La decadenza istituzionale si accompagna, nella narrazione degli Annales, a quella etica e morale, particolarmente evidente nelle figure dei tre imperatori-tiranni: Tiberio, cupo e paranoico, Claudio, stupido e inadatto, Nerone, sadico e perverso. L’opposizione al potere imperiale, seguendo la corrente della storiografia filosenatoria, non intacca però in Tacito l’obiettività nella presentazione dei fatti o l’onestà intellettuale nei confronti degli altri attori degli eventi: non a caso, egli guarda con sospetto e scetticismo la pratica del suicidio filosofico (celebre quello di Seneca nei capitoli 62-64 degli Annales) perché lo ritiene un gesto individuale ed isolato, inutile al miglioramento delle sorti collettive. Meglio piuttosto la scelta ironica, anticonvenzionale e coerente di Petronio, che si suicida da dandy ma denuncia senza paura la meschine nefandezze di Nerone e del suo gruppo di potere.

Al tempo stesso, conscio della corruzione dei suoi tempi, Tacito non ripone molte speranze nel ruolo del vulgus, e sottolinea spesso con amarezza l’ambiguità dell’atteggiamento della classe senatoria, scissa tra sterile opposizione al princeps e sua smodata adulazione servile. Alla base dell’operazione storiografica di Tacito si combinano così rigore analitico e necessità morale, che lo porta a presentare i fatti di grandi uomini (sulla scorta del modello di Sallustio nel De Catilinae coniuratione e del Bellum Iugurthinum) per instillare nel lettore la virtus dell’esempio di chi si è speso attivamente per lo Stato.

Tacito privilegia così una narrazione dai toni tragici e drammatici, a cui accompagna l’introspezione nella psicologia dei personaggi, per rintracciare le cause profonde del loro agire. Lo stile è volutamente arcaico e caratterizzato dalla brevitas sintattica e concettuale, che smonta l’impianto armonico ed ordinato della prosa ciceroniana. La pagina si arricchisce così di figure retoriche (antitesi, inversioni, asindeti ed ellissi, iperbati ed espressioni poetiche colte derivate da Virgilio e Lucano) che privilegiano la sintesi e l’espressività ed innalzano il livello della pagina verso uno stile colto ed elitario - talvolta oscuro ed allusivo - come la storiografia tacitiana e i suoi argomenti richiedono.
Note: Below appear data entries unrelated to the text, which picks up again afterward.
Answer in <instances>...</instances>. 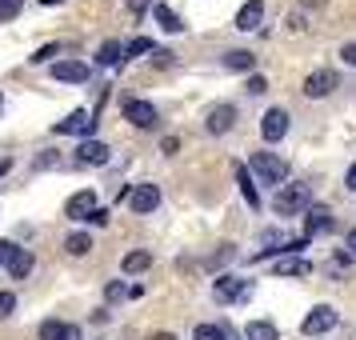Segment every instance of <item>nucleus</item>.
<instances>
[{
    "label": "nucleus",
    "mask_w": 356,
    "mask_h": 340,
    "mask_svg": "<svg viewBox=\"0 0 356 340\" xmlns=\"http://www.w3.org/2000/svg\"><path fill=\"white\" fill-rule=\"evenodd\" d=\"M148 4H152V0H129V13H132V17H140Z\"/></svg>",
    "instance_id": "4c0bfd02"
},
{
    "label": "nucleus",
    "mask_w": 356,
    "mask_h": 340,
    "mask_svg": "<svg viewBox=\"0 0 356 340\" xmlns=\"http://www.w3.org/2000/svg\"><path fill=\"white\" fill-rule=\"evenodd\" d=\"M248 292H252V284L241 276H216V284H212V296L220 305H241V300H248Z\"/></svg>",
    "instance_id": "7ed1b4c3"
},
{
    "label": "nucleus",
    "mask_w": 356,
    "mask_h": 340,
    "mask_svg": "<svg viewBox=\"0 0 356 340\" xmlns=\"http://www.w3.org/2000/svg\"><path fill=\"white\" fill-rule=\"evenodd\" d=\"M92 129H97V120L84 113V108H76L68 120H60V124H56V132H81V136H88Z\"/></svg>",
    "instance_id": "f3484780"
},
{
    "label": "nucleus",
    "mask_w": 356,
    "mask_h": 340,
    "mask_svg": "<svg viewBox=\"0 0 356 340\" xmlns=\"http://www.w3.org/2000/svg\"><path fill=\"white\" fill-rule=\"evenodd\" d=\"M244 92H248V97H264V92H268V81H264L260 72H252V76H248V84H244Z\"/></svg>",
    "instance_id": "cd10ccee"
},
{
    "label": "nucleus",
    "mask_w": 356,
    "mask_h": 340,
    "mask_svg": "<svg viewBox=\"0 0 356 340\" xmlns=\"http://www.w3.org/2000/svg\"><path fill=\"white\" fill-rule=\"evenodd\" d=\"M44 4H56V0H44Z\"/></svg>",
    "instance_id": "a18cd8bd"
},
{
    "label": "nucleus",
    "mask_w": 356,
    "mask_h": 340,
    "mask_svg": "<svg viewBox=\"0 0 356 340\" xmlns=\"http://www.w3.org/2000/svg\"><path fill=\"white\" fill-rule=\"evenodd\" d=\"M13 252H17V244H13V241H0V268L8 264V257H13Z\"/></svg>",
    "instance_id": "f704fd0d"
},
{
    "label": "nucleus",
    "mask_w": 356,
    "mask_h": 340,
    "mask_svg": "<svg viewBox=\"0 0 356 340\" xmlns=\"http://www.w3.org/2000/svg\"><path fill=\"white\" fill-rule=\"evenodd\" d=\"M337 324H340V312H337V308H332V305H316V308L305 316V324H300V328H305V337H324V332H332Z\"/></svg>",
    "instance_id": "20e7f679"
},
{
    "label": "nucleus",
    "mask_w": 356,
    "mask_h": 340,
    "mask_svg": "<svg viewBox=\"0 0 356 340\" xmlns=\"http://www.w3.org/2000/svg\"><path fill=\"white\" fill-rule=\"evenodd\" d=\"M332 88H337V72H332V68H321V72H312V76L305 81V97L321 100V97H328Z\"/></svg>",
    "instance_id": "9b49d317"
},
{
    "label": "nucleus",
    "mask_w": 356,
    "mask_h": 340,
    "mask_svg": "<svg viewBox=\"0 0 356 340\" xmlns=\"http://www.w3.org/2000/svg\"><path fill=\"white\" fill-rule=\"evenodd\" d=\"M92 212H97V193H92V188H84V193L68 196V204H65V216H68V220H88Z\"/></svg>",
    "instance_id": "1a4fd4ad"
},
{
    "label": "nucleus",
    "mask_w": 356,
    "mask_h": 340,
    "mask_svg": "<svg viewBox=\"0 0 356 340\" xmlns=\"http://www.w3.org/2000/svg\"><path fill=\"white\" fill-rule=\"evenodd\" d=\"M65 248H68V257H88L92 236H88V232H72V236H65Z\"/></svg>",
    "instance_id": "b1692460"
},
{
    "label": "nucleus",
    "mask_w": 356,
    "mask_h": 340,
    "mask_svg": "<svg viewBox=\"0 0 356 340\" xmlns=\"http://www.w3.org/2000/svg\"><path fill=\"white\" fill-rule=\"evenodd\" d=\"M232 124H236V104H212L209 116H204V129H209L212 136H225Z\"/></svg>",
    "instance_id": "6e6552de"
},
{
    "label": "nucleus",
    "mask_w": 356,
    "mask_h": 340,
    "mask_svg": "<svg viewBox=\"0 0 356 340\" xmlns=\"http://www.w3.org/2000/svg\"><path fill=\"white\" fill-rule=\"evenodd\" d=\"M248 168L257 172L260 184H280V180L289 177V164L280 161L276 152H252V161H248Z\"/></svg>",
    "instance_id": "f03ea898"
},
{
    "label": "nucleus",
    "mask_w": 356,
    "mask_h": 340,
    "mask_svg": "<svg viewBox=\"0 0 356 340\" xmlns=\"http://www.w3.org/2000/svg\"><path fill=\"white\" fill-rule=\"evenodd\" d=\"M52 56H60V44H44V49H36V56H29L33 65H49Z\"/></svg>",
    "instance_id": "c756f323"
},
{
    "label": "nucleus",
    "mask_w": 356,
    "mask_h": 340,
    "mask_svg": "<svg viewBox=\"0 0 356 340\" xmlns=\"http://www.w3.org/2000/svg\"><path fill=\"white\" fill-rule=\"evenodd\" d=\"M116 60H124V44H120V40H104V44H100V52H97V65L113 68Z\"/></svg>",
    "instance_id": "5701e85b"
},
{
    "label": "nucleus",
    "mask_w": 356,
    "mask_h": 340,
    "mask_svg": "<svg viewBox=\"0 0 356 340\" xmlns=\"http://www.w3.org/2000/svg\"><path fill=\"white\" fill-rule=\"evenodd\" d=\"M65 328H68L65 321H44L40 324V340H60L65 337Z\"/></svg>",
    "instance_id": "a878e982"
},
{
    "label": "nucleus",
    "mask_w": 356,
    "mask_h": 340,
    "mask_svg": "<svg viewBox=\"0 0 356 340\" xmlns=\"http://www.w3.org/2000/svg\"><path fill=\"white\" fill-rule=\"evenodd\" d=\"M124 296H129V284H124V280H113V284L104 289V300H108V305H116V300H124Z\"/></svg>",
    "instance_id": "c85d7f7f"
},
{
    "label": "nucleus",
    "mask_w": 356,
    "mask_h": 340,
    "mask_svg": "<svg viewBox=\"0 0 356 340\" xmlns=\"http://www.w3.org/2000/svg\"><path fill=\"white\" fill-rule=\"evenodd\" d=\"M52 81L84 84V81H88V65H84V60H56V65H52Z\"/></svg>",
    "instance_id": "9d476101"
},
{
    "label": "nucleus",
    "mask_w": 356,
    "mask_h": 340,
    "mask_svg": "<svg viewBox=\"0 0 356 340\" xmlns=\"http://www.w3.org/2000/svg\"><path fill=\"white\" fill-rule=\"evenodd\" d=\"M260 20H264V0H244L241 13H236V29L241 33H257Z\"/></svg>",
    "instance_id": "f8f14e48"
},
{
    "label": "nucleus",
    "mask_w": 356,
    "mask_h": 340,
    "mask_svg": "<svg viewBox=\"0 0 356 340\" xmlns=\"http://www.w3.org/2000/svg\"><path fill=\"white\" fill-rule=\"evenodd\" d=\"M273 273L276 276H308V273H312V264H308L305 257H280L273 264Z\"/></svg>",
    "instance_id": "a211bd4d"
},
{
    "label": "nucleus",
    "mask_w": 356,
    "mask_h": 340,
    "mask_svg": "<svg viewBox=\"0 0 356 340\" xmlns=\"http://www.w3.org/2000/svg\"><path fill=\"white\" fill-rule=\"evenodd\" d=\"M145 52H152V40L148 36H136V40L124 44V56H145Z\"/></svg>",
    "instance_id": "bb28decb"
},
{
    "label": "nucleus",
    "mask_w": 356,
    "mask_h": 340,
    "mask_svg": "<svg viewBox=\"0 0 356 340\" xmlns=\"http://www.w3.org/2000/svg\"><path fill=\"white\" fill-rule=\"evenodd\" d=\"M348 248L356 252V228H348Z\"/></svg>",
    "instance_id": "79ce46f5"
},
{
    "label": "nucleus",
    "mask_w": 356,
    "mask_h": 340,
    "mask_svg": "<svg viewBox=\"0 0 356 340\" xmlns=\"http://www.w3.org/2000/svg\"><path fill=\"white\" fill-rule=\"evenodd\" d=\"M236 184H241V196L248 200V209H260V193H257V180H252L248 164H236Z\"/></svg>",
    "instance_id": "ddd939ff"
},
{
    "label": "nucleus",
    "mask_w": 356,
    "mask_h": 340,
    "mask_svg": "<svg viewBox=\"0 0 356 340\" xmlns=\"http://www.w3.org/2000/svg\"><path fill=\"white\" fill-rule=\"evenodd\" d=\"M0 108H4V97H0Z\"/></svg>",
    "instance_id": "c03bdc74"
},
{
    "label": "nucleus",
    "mask_w": 356,
    "mask_h": 340,
    "mask_svg": "<svg viewBox=\"0 0 356 340\" xmlns=\"http://www.w3.org/2000/svg\"><path fill=\"white\" fill-rule=\"evenodd\" d=\"M244 337H248V340H276L280 332H276L273 321H248V324H244Z\"/></svg>",
    "instance_id": "412c9836"
},
{
    "label": "nucleus",
    "mask_w": 356,
    "mask_h": 340,
    "mask_svg": "<svg viewBox=\"0 0 356 340\" xmlns=\"http://www.w3.org/2000/svg\"><path fill=\"white\" fill-rule=\"evenodd\" d=\"M60 340H81V328H76V324H68V328H65V337H60Z\"/></svg>",
    "instance_id": "ea45409f"
},
{
    "label": "nucleus",
    "mask_w": 356,
    "mask_h": 340,
    "mask_svg": "<svg viewBox=\"0 0 356 340\" xmlns=\"http://www.w3.org/2000/svg\"><path fill=\"white\" fill-rule=\"evenodd\" d=\"M13 308H17V296H13V292H0V321H8Z\"/></svg>",
    "instance_id": "7c9ffc66"
},
{
    "label": "nucleus",
    "mask_w": 356,
    "mask_h": 340,
    "mask_svg": "<svg viewBox=\"0 0 356 340\" xmlns=\"http://www.w3.org/2000/svg\"><path fill=\"white\" fill-rule=\"evenodd\" d=\"M88 220H92V225H97V228H104V225H108V212H104V209H97V212H92V216H88Z\"/></svg>",
    "instance_id": "58836bf2"
},
{
    "label": "nucleus",
    "mask_w": 356,
    "mask_h": 340,
    "mask_svg": "<svg viewBox=\"0 0 356 340\" xmlns=\"http://www.w3.org/2000/svg\"><path fill=\"white\" fill-rule=\"evenodd\" d=\"M20 4H24V0H0V20H13L20 13Z\"/></svg>",
    "instance_id": "2f4dec72"
},
{
    "label": "nucleus",
    "mask_w": 356,
    "mask_h": 340,
    "mask_svg": "<svg viewBox=\"0 0 356 340\" xmlns=\"http://www.w3.org/2000/svg\"><path fill=\"white\" fill-rule=\"evenodd\" d=\"M220 65L232 68V72H252V68H257V56H252L248 49H232V52L220 56Z\"/></svg>",
    "instance_id": "dca6fc26"
},
{
    "label": "nucleus",
    "mask_w": 356,
    "mask_h": 340,
    "mask_svg": "<svg viewBox=\"0 0 356 340\" xmlns=\"http://www.w3.org/2000/svg\"><path fill=\"white\" fill-rule=\"evenodd\" d=\"M124 120L136 124V129H156L161 124V113L148 100H124Z\"/></svg>",
    "instance_id": "423d86ee"
},
{
    "label": "nucleus",
    "mask_w": 356,
    "mask_h": 340,
    "mask_svg": "<svg viewBox=\"0 0 356 340\" xmlns=\"http://www.w3.org/2000/svg\"><path fill=\"white\" fill-rule=\"evenodd\" d=\"M305 232L308 236H316V232H332V212L324 209V204H312V209H308V220H305Z\"/></svg>",
    "instance_id": "4468645a"
},
{
    "label": "nucleus",
    "mask_w": 356,
    "mask_h": 340,
    "mask_svg": "<svg viewBox=\"0 0 356 340\" xmlns=\"http://www.w3.org/2000/svg\"><path fill=\"white\" fill-rule=\"evenodd\" d=\"M273 209L276 216H296V212H308L312 209V188L308 184H289L273 196Z\"/></svg>",
    "instance_id": "f257e3e1"
},
{
    "label": "nucleus",
    "mask_w": 356,
    "mask_h": 340,
    "mask_svg": "<svg viewBox=\"0 0 356 340\" xmlns=\"http://www.w3.org/2000/svg\"><path fill=\"white\" fill-rule=\"evenodd\" d=\"M193 340H228V328H220V324H196Z\"/></svg>",
    "instance_id": "393cba45"
},
{
    "label": "nucleus",
    "mask_w": 356,
    "mask_h": 340,
    "mask_svg": "<svg viewBox=\"0 0 356 340\" xmlns=\"http://www.w3.org/2000/svg\"><path fill=\"white\" fill-rule=\"evenodd\" d=\"M172 56H177V52H168V49H152V60H156V65H172Z\"/></svg>",
    "instance_id": "72a5a7b5"
},
{
    "label": "nucleus",
    "mask_w": 356,
    "mask_h": 340,
    "mask_svg": "<svg viewBox=\"0 0 356 340\" xmlns=\"http://www.w3.org/2000/svg\"><path fill=\"white\" fill-rule=\"evenodd\" d=\"M120 268L124 273H145V268H152V252H145V248H136V252H129V257L120 260Z\"/></svg>",
    "instance_id": "4be33fe9"
},
{
    "label": "nucleus",
    "mask_w": 356,
    "mask_h": 340,
    "mask_svg": "<svg viewBox=\"0 0 356 340\" xmlns=\"http://www.w3.org/2000/svg\"><path fill=\"white\" fill-rule=\"evenodd\" d=\"M236 257V252H232V244H225V248H220V252H216V257H212V264H228V260Z\"/></svg>",
    "instance_id": "c9c22d12"
},
{
    "label": "nucleus",
    "mask_w": 356,
    "mask_h": 340,
    "mask_svg": "<svg viewBox=\"0 0 356 340\" xmlns=\"http://www.w3.org/2000/svg\"><path fill=\"white\" fill-rule=\"evenodd\" d=\"M305 8H324V0H300Z\"/></svg>",
    "instance_id": "a19ab883"
},
{
    "label": "nucleus",
    "mask_w": 356,
    "mask_h": 340,
    "mask_svg": "<svg viewBox=\"0 0 356 340\" xmlns=\"http://www.w3.org/2000/svg\"><path fill=\"white\" fill-rule=\"evenodd\" d=\"M344 188H348V193H356V161L348 164V172H344Z\"/></svg>",
    "instance_id": "e433bc0d"
},
{
    "label": "nucleus",
    "mask_w": 356,
    "mask_h": 340,
    "mask_svg": "<svg viewBox=\"0 0 356 340\" xmlns=\"http://www.w3.org/2000/svg\"><path fill=\"white\" fill-rule=\"evenodd\" d=\"M129 209L136 216H148V212L161 209V184H136L129 193Z\"/></svg>",
    "instance_id": "39448f33"
},
{
    "label": "nucleus",
    "mask_w": 356,
    "mask_h": 340,
    "mask_svg": "<svg viewBox=\"0 0 356 340\" xmlns=\"http://www.w3.org/2000/svg\"><path fill=\"white\" fill-rule=\"evenodd\" d=\"M33 252L29 248H17L13 257H8V273H13V280H29V273H33Z\"/></svg>",
    "instance_id": "6ab92c4d"
},
{
    "label": "nucleus",
    "mask_w": 356,
    "mask_h": 340,
    "mask_svg": "<svg viewBox=\"0 0 356 340\" xmlns=\"http://www.w3.org/2000/svg\"><path fill=\"white\" fill-rule=\"evenodd\" d=\"M340 60H344V65H353V68H356V40H348V44L340 49Z\"/></svg>",
    "instance_id": "473e14b6"
},
{
    "label": "nucleus",
    "mask_w": 356,
    "mask_h": 340,
    "mask_svg": "<svg viewBox=\"0 0 356 340\" xmlns=\"http://www.w3.org/2000/svg\"><path fill=\"white\" fill-rule=\"evenodd\" d=\"M8 168H13V161H0V177H4V172H8Z\"/></svg>",
    "instance_id": "37998d69"
},
{
    "label": "nucleus",
    "mask_w": 356,
    "mask_h": 340,
    "mask_svg": "<svg viewBox=\"0 0 356 340\" xmlns=\"http://www.w3.org/2000/svg\"><path fill=\"white\" fill-rule=\"evenodd\" d=\"M152 17H156V24H161L164 33H184V20H180L168 4H152Z\"/></svg>",
    "instance_id": "aec40b11"
},
{
    "label": "nucleus",
    "mask_w": 356,
    "mask_h": 340,
    "mask_svg": "<svg viewBox=\"0 0 356 340\" xmlns=\"http://www.w3.org/2000/svg\"><path fill=\"white\" fill-rule=\"evenodd\" d=\"M289 120H292V116L284 113V108H268V113H264V120H260V136H264L268 145L284 140V136H289Z\"/></svg>",
    "instance_id": "0eeeda50"
},
{
    "label": "nucleus",
    "mask_w": 356,
    "mask_h": 340,
    "mask_svg": "<svg viewBox=\"0 0 356 340\" xmlns=\"http://www.w3.org/2000/svg\"><path fill=\"white\" fill-rule=\"evenodd\" d=\"M76 161L81 164H108V145L104 140H84L76 148Z\"/></svg>",
    "instance_id": "2eb2a0df"
}]
</instances>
1 Degli Annales sono giunti sino a i libri dal I al IV, parte del V, il VI e i libri dal XII al XV, oltre a brani dell’XI e del XVI .

2 La figura di Messalina è ricordata in un famoso passo della sesta Satira di Giovenale, dove si ricorda l’abitudine di Messalina di prostituirsi sotto pseudonimo nei bordelli dei quartieri malfamati di Roma.